(Excerpts from a spatial dataset)
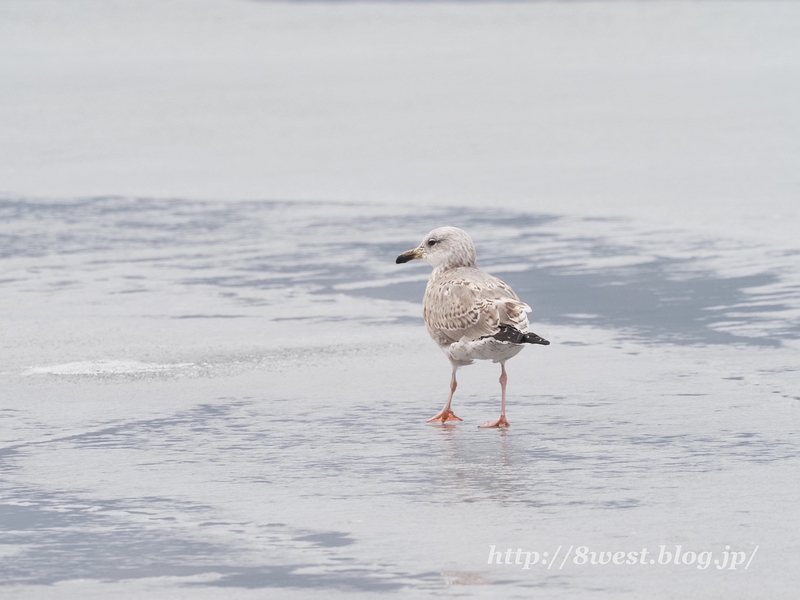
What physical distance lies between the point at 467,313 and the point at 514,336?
1.30ft

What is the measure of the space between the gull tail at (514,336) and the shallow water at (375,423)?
0.44m

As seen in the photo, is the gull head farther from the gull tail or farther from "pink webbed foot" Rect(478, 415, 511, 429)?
"pink webbed foot" Rect(478, 415, 511, 429)

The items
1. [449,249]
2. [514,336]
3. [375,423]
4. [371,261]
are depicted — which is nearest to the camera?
[514,336]

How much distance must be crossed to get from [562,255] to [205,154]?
27.4 feet

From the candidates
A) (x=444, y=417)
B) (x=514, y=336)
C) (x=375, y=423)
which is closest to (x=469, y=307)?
(x=514, y=336)

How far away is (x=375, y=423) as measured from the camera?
22.9 ft

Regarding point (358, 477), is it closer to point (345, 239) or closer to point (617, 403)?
point (617, 403)

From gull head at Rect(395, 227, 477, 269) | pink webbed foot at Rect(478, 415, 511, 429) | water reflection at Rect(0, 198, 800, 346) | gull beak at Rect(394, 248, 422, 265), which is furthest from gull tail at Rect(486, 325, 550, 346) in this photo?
water reflection at Rect(0, 198, 800, 346)

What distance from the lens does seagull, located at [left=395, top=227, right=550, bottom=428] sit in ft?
22.7

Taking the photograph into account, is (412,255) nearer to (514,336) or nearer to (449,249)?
(449,249)

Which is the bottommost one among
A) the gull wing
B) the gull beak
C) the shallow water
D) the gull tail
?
the shallow water

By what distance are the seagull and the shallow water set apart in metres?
0.30

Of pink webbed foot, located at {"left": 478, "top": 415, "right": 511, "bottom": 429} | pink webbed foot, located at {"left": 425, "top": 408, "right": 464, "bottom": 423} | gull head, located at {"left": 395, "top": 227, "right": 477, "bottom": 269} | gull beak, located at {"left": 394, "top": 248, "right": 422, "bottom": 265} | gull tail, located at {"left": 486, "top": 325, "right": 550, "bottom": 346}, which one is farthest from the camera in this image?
gull beak, located at {"left": 394, "top": 248, "right": 422, "bottom": 265}

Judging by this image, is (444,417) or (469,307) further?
(469,307)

■ **Aim**:
Rewrite every row above with "gull tail" switched to "tail feathers" wherever it occurs, keeping everything else unchanged and omitting the picture placeholders.

■ **Reply**:
What physical distance lies between the point at 467,313 and the point at 514,336?
1.30ft

What is the measure of the space between the tail feathers at (514,336) and the shallow water at (375,423)?
0.44m

As seen in the photo, is the gull head farther from the tail feathers or farther from "pink webbed foot" Rect(478, 415, 511, 429)?
"pink webbed foot" Rect(478, 415, 511, 429)

The items
1. [449,249]
2. [514,336]
3. [375,423]
4. [371,261]
are depicted — which is nearest to the camera?
[514,336]

How much distance must be crossed to get from [562,255] to [205,154]?
27.4 feet

From the candidates
A) (x=444, y=417)
B) (x=514, y=336)
C) (x=375, y=423)
which is closest to (x=469, y=307)?
(x=514, y=336)

How far away is (x=375, y=423) as measured from the camera?
22.9 ft

Regarding point (358, 477), is it closer to point (345, 239) or closer to point (617, 403)?
point (617, 403)

From gull head at Rect(395, 227, 477, 269) | pink webbed foot at Rect(478, 415, 511, 429) | water reflection at Rect(0, 198, 800, 346) | gull beak at Rect(394, 248, 422, 265), which is furthest from tail feathers at Rect(486, 325, 550, 346) in this photo?
water reflection at Rect(0, 198, 800, 346)

What distance from the lens does seagull, located at [left=395, top=227, right=550, bottom=428] sit in ft?
22.7

Taking the photograph into account, is (412,255) nearer to (514,336) or nearer to (449,249)?
(449,249)

Which is the bottommost one among
A) the gull wing
B) the gull beak
C) the shallow water
D) the tail feathers
?
the shallow water

By what distance are the seagull and the shallow water set apart in metres?
0.30

Of pink webbed foot, located at {"left": 478, "top": 415, "right": 511, "bottom": 429} | pink webbed foot, located at {"left": 425, "top": 408, "right": 464, "bottom": 423} | gull head, located at {"left": 395, "top": 227, "right": 477, "bottom": 269} | gull beak, located at {"left": 394, "top": 248, "right": 422, "bottom": 265} | tail feathers, located at {"left": 486, "top": 325, "right": 550, "bottom": 346}, which one is farthest from the camera in this image?
gull beak, located at {"left": 394, "top": 248, "right": 422, "bottom": 265}

Judging by this image, is (444,417) or (469,307) further?
(469,307)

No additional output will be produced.